6. Penembak perunduk

1.8K 157 21
                                    

Sepanjang koridor, Jinha merasakan kupingnya yang berdenyut karena mendengar coletehan sahabat satu-satunya yang telah menemaninya berganti celana dengan rok. Perempuan yang selalu bersamanya itu selalu saja menyebutkan nama cowok yang sungguh membuatnya muak.

"Althan itu cakep, tajir, punya koneksi di mana-mana!"

Jinha memutar matanya malas, ia mendengus kesal. Tak ada yang menandingi pesonanya seorang Abdiel, tidak ada! Mau itu pak presiden sekalipun!

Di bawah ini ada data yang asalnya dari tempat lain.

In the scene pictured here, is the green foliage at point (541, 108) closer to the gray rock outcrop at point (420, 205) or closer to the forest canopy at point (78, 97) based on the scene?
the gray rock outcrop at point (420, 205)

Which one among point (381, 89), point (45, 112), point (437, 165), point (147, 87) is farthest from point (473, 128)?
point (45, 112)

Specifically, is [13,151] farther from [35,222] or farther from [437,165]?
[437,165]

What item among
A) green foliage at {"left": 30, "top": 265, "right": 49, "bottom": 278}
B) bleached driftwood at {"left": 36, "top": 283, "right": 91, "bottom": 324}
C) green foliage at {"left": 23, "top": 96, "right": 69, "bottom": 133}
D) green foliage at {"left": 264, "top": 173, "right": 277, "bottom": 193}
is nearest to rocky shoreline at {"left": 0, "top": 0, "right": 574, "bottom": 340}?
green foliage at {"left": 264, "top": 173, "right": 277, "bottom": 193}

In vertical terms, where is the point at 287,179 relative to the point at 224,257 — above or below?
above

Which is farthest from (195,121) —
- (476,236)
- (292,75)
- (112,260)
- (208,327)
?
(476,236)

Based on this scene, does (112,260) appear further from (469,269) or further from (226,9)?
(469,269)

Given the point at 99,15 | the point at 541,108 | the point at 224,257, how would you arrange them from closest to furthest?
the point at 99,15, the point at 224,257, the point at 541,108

"Lo dengar gue gak sih, Jin?" Felisa Alensa. Cewek itu kesal karena hanya dapat dengusan dari sang empu. Jinha repleks memukul lengan temannya itu karena lagi dan lagi Feli menyingkat namanya. Namanya emang tak bagus jika di panggil setengah. Kalau bukan Jin, ya Ha. Ish! nyebelin!

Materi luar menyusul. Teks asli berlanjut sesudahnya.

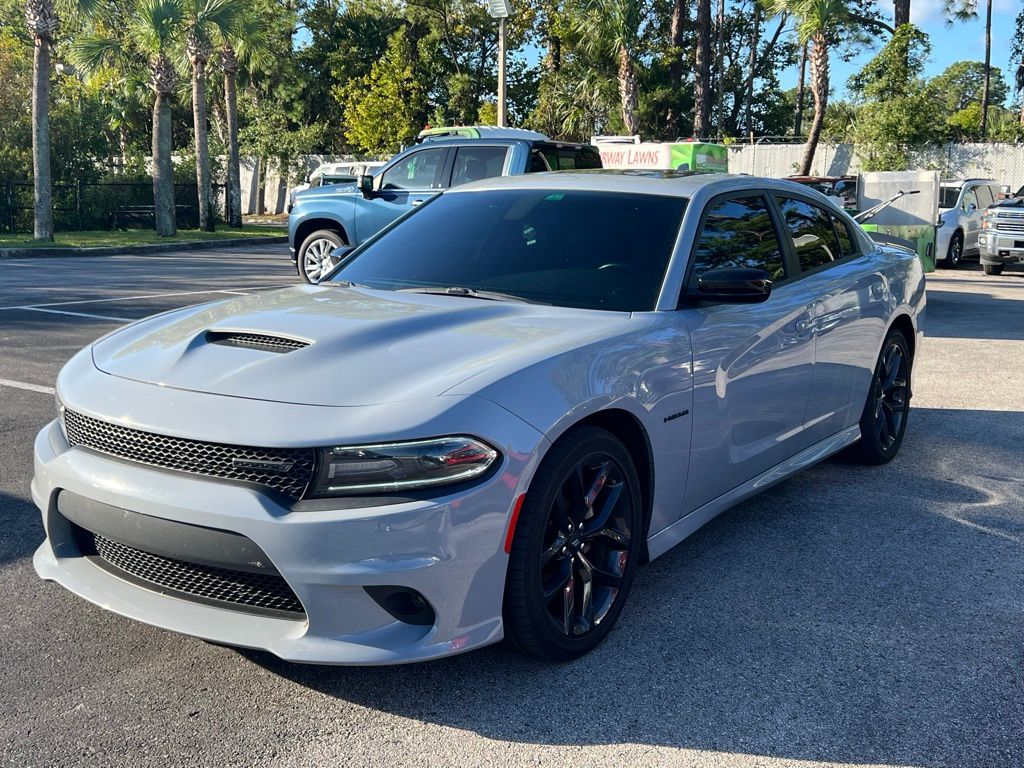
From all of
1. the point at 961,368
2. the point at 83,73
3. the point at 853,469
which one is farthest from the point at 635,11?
the point at 853,469

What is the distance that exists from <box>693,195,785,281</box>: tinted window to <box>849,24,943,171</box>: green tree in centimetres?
2834

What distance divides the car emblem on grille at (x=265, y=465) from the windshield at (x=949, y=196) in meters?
19.5

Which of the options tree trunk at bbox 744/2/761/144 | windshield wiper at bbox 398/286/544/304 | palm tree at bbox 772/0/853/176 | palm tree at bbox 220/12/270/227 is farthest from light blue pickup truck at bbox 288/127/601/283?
tree trunk at bbox 744/2/761/144

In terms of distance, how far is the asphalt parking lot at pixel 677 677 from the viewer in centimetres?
290

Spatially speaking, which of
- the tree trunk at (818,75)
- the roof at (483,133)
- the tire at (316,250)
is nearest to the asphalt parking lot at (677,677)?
the tire at (316,250)

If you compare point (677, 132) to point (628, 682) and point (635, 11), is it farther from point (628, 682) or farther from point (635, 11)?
point (628, 682)

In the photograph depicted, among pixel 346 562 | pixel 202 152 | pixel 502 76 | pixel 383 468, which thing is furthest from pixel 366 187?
pixel 202 152

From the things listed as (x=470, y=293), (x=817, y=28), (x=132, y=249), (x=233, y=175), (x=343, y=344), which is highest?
(x=817, y=28)

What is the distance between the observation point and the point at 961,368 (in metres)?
9.11

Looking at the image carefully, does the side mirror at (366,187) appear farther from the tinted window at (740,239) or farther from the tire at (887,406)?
the tinted window at (740,239)

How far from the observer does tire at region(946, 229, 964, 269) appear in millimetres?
19797

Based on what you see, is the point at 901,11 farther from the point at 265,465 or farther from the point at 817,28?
the point at 265,465

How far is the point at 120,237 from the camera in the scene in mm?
26078

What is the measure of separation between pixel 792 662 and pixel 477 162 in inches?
410
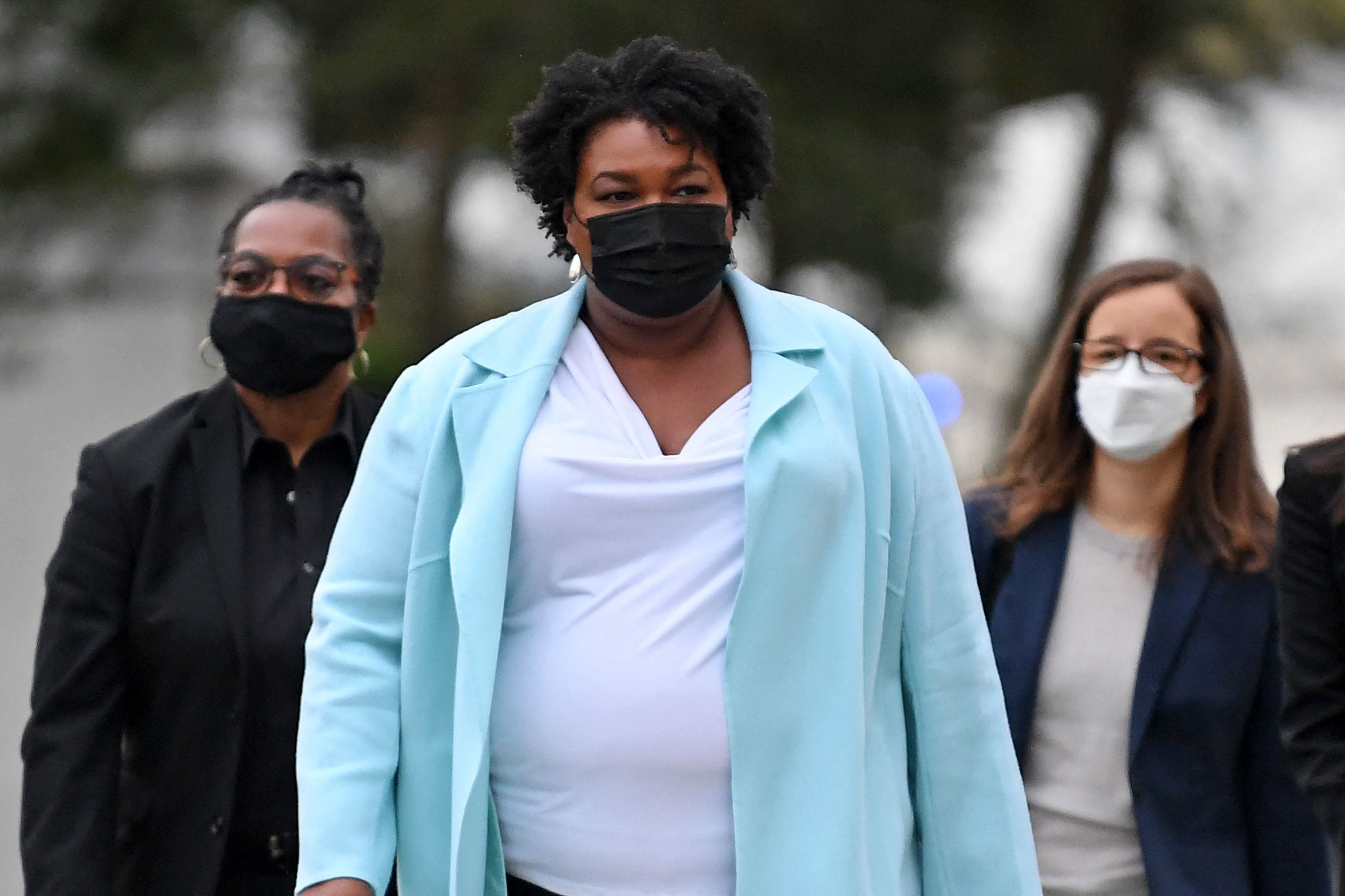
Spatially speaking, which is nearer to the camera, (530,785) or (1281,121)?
(530,785)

"Bisa diam gak? lo aja sono yang pacaran ama kang caper, gue sih ogah!" Jinha menaruh tasnya pada kursinya lalu duduk manis di sana. Ia mengeluarkan ponsel dari sakunya lalu bercermin sebentar.

Feli duduk di dekat Jinha, ia berdecak. Ia emang suka Althan, Iyya suka! Lagian cewek yang mana yang tak jatuh oleh pesona seorang ketua geng itu. Sahabatnya doang. Tapi, Feli cukup sadar diri dan cukup mengabaikan perasaannya. Kini, gadis itu memilih duduk di atas meja.

"Terus gimana lo sama cowok yang lo jebak itu?! Dari kemarin gue tungguin lo gak---"

Brak!

Ucapan Feli terpotong ketika Jinha memukul meja dengan telapak tangannya yang tergolong mungil itu. Feli bisa melihat binaran bahagia yang ia lihat jelas di kedua mata sahabatnya ketika mulai mengganti topik. Sebenarnya, lelaki seperti apa yang pernah Jinha ceritakan padanya itu, kenapa sahabat yang kalau dilihat-lihat kurang tertarik dengan cowok bahkan Althan sekalipun jadi tergila-gila seperti itu?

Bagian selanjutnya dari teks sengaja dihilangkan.